Incidence ratios for zoster in 9604 adults during risk periods after household exposure to a child with varicella, by other factors

View this table:

In total, 7972 (83.0%) participants had one recorded exposure to a household contact with varicella during the observation period, 1449 (15.1%) had two exposures, and the remaining 183 (1.9%) had three or more exposures. The median time between first and second exposure was 127 days (interquartile range 14-1541 days). Repeated household exposure to varicella was associated with a reduced risk of zoster, but no more than the reduced risk observed for the first exposure (table 4).

Table 4

Adjusted incidence ratios for zoster in 9604 adults during risk periods for those with one, two, or three or more recorded household varicella exposures

View this table:

Exposure to a household contact with gastroenteritis was not associated with zoster (supplementary tables e-1 and e-2); within two years of exposure to gastroenteritis, no evidence was found of a decreased risk of zoster (incidence ratio 0.95, 95% confidence interval 0.87 to 1.04). When the risk period was defined as indefinite after exposure to varicella (that is, all observation time after exposure to varicella, not limited to 20 years after exposure to varicella), no evidence of an association was found between exposure to varicella and risk of zoster 20 years after exposure (incidence ratio 1.21, 95% confidence interval 0.54 to 2.74; see supplementary table e-3); however, the confidence intervals were wide, as only seven zoster events occurred.

Sensitivity analyses

When modelling age as a spline based function, the effect of exposure to varicella on risk of zoster was consistent with the main analysis, suggesting adequate adjustment for age (supplementary table e-4). Excluding those without linked hospital episode statistics data (n=4123), those with recurrent zoster (n=132), and those receiving the live zoster vaccine (n=212) made little difference to the results (supplementary table e-4). In single child households, the point estimates were all closer to 1 (supplementary table e-4). Although exposure to varicella appeared to be associated with increased risk of hip fracture, after adjustment for age in 40 quantiles, the association was much attenuated (supplementary tables e-5 and e-6). Finally, shortening the pre-exposure window to 30 days strengthened the relative risk of zoster, whereas lengthening the window to 90 days attenuated the relative risk. When the pre-exposure time window was varied, however, the relative risks for the individual risk windows were broadly similar to those of the main analyses (supplementary table e-7).

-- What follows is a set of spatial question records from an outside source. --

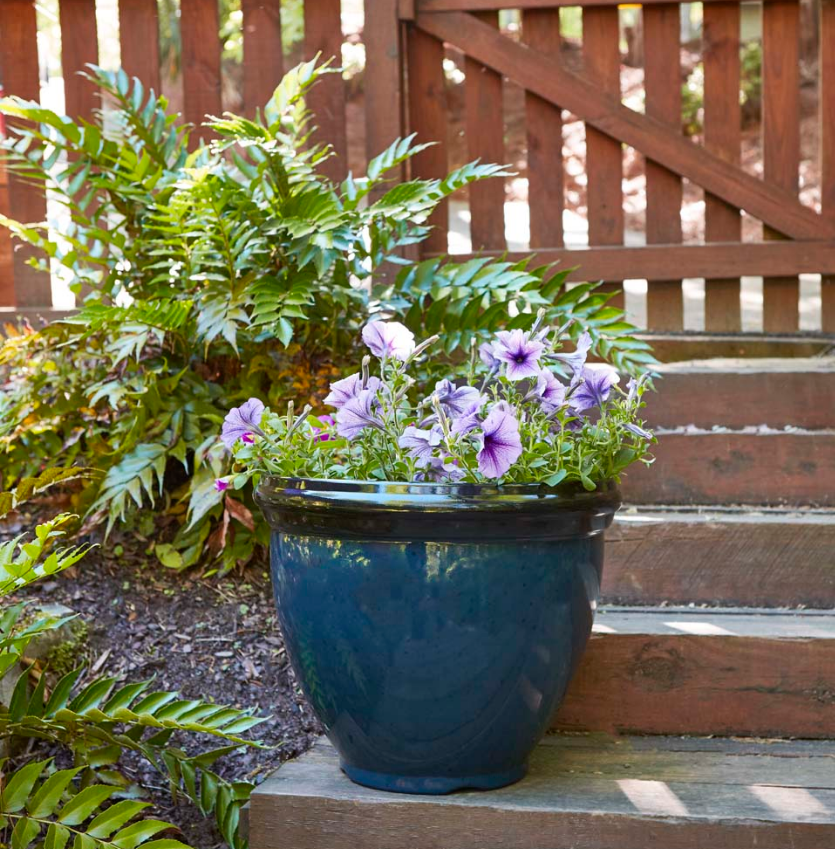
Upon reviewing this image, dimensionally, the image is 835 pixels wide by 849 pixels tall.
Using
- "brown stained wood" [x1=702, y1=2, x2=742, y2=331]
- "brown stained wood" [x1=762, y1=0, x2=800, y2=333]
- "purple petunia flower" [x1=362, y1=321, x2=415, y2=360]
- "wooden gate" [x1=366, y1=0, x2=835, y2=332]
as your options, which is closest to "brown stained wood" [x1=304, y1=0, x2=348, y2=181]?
"wooden gate" [x1=366, y1=0, x2=835, y2=332]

This self controlled case series study found a reduced risk of zoster associated with exposure to a household contact with varicella, with modest but long lasting protective effects observed. Strong evidence suggests that in adults the risk of zoster within two years of exposure to a child with varicella in the household was 33% lower than in the baseline period, and in the 10-20 years post-exposure the risk was 27% lower. No evidence was found to indicate that protection against reactivation of the varicella zoster virus accumulates on repeated exposure (the progressive immunity hypothesis); however, the study might have been underpowered to detect an effect. These data challenge the assumption previously used in public health policy modelling in certain countries, including the UK, that through exogenous boosting people exposed to varicella are completely immune to zoster for between two and 20 years.39

Strengths and limitations of this study

In this study we used a self controlled case series design to test the duration of varicella zoster virus exogenous boosting, which enabled us to control for confounding between participants and capture the precise timing of the included varicella and zoster diagnoses. Although our research question potentially violates some of the assumptions of self controlled case series methodology, we used recommended approaches to tackle these issues, including studying only first events and including a pre-exposure period in the analyses (supplementary box e-1). We controlled for the confounding effects of age, as evidenced by our negative outcome analysis (exploring the link between varicella contact and hip fracture); after exposure to varicella the relative rate of hip fractures was observed to increase substantially over time, but after adjustment for age as a spline based effect, the associations were no longer evident.

Capture of zoster cases is likely to be reliable and comprehensive. Zoster is typically a straightforward diagnosis, as it has a characteristic dermatomal distribution. Evidence suggests that most people with zoster seek out healthcare: a US based health and retirement survey among adults aged 55 and older reported that more than 91% who self reported herpes zoster had sought medical care40; another US based survey about immunisation practices in the US among adults aged 60 and older found that 95% of those who knew they had zoster sought care41; and a community based retrospective survey in Beijing, China (all ages) found that 92.4% of participants had sought healthcare for zoster.42 Varicella is similarly a straightforward diagnosis, so our records are likely to be reliable. We used a population based sample, representative of the UK population for age, sex, and ethnicity20 and therefore our findings are likely to be generalisable to the UK population.

This study also has some limitations. Varicella is likely to be under-ascertained in UK electronic health records; varicella tends to be a mild, self limiting condition that does not require a visit to the doctor, and consultations with doctors for varicella have been declining in the UK (between 2004 and 2014 by around 20% in 1-3 year olds and 6% in 4-6 year olds).43 This misclassification of varicella exposure might result in some true exposed time being misclassified as unexposed time (if the household contacts with varicella did not attend their general practice or our observation period did not cover the time of first exposure) and could therefore bias the effect estimate towards the null, thus potentially underestimating the effect of exogenous boosting. We were not able to capture occupational exposure to varicella, such as in healthcare or childcare workers: about two million people, or 5% of the population of England, during their work could be exposed to children with varicella.4445 Household cases of varicella are, however, likely to cluster together; studies suggest that about 78% of healthy household contacts develop varicella.46 In this case, if only a second or subsequent child presented to the doctor, the true first exposure would likely be in the 60 day pre-exposure period (because household clusters tend to occur within a few weeks of each other). This would mean that our current estimate for 0-<2 years is biased away from the null—that is, we have overestimated boosting effects in the 0-<2 years’ risk period.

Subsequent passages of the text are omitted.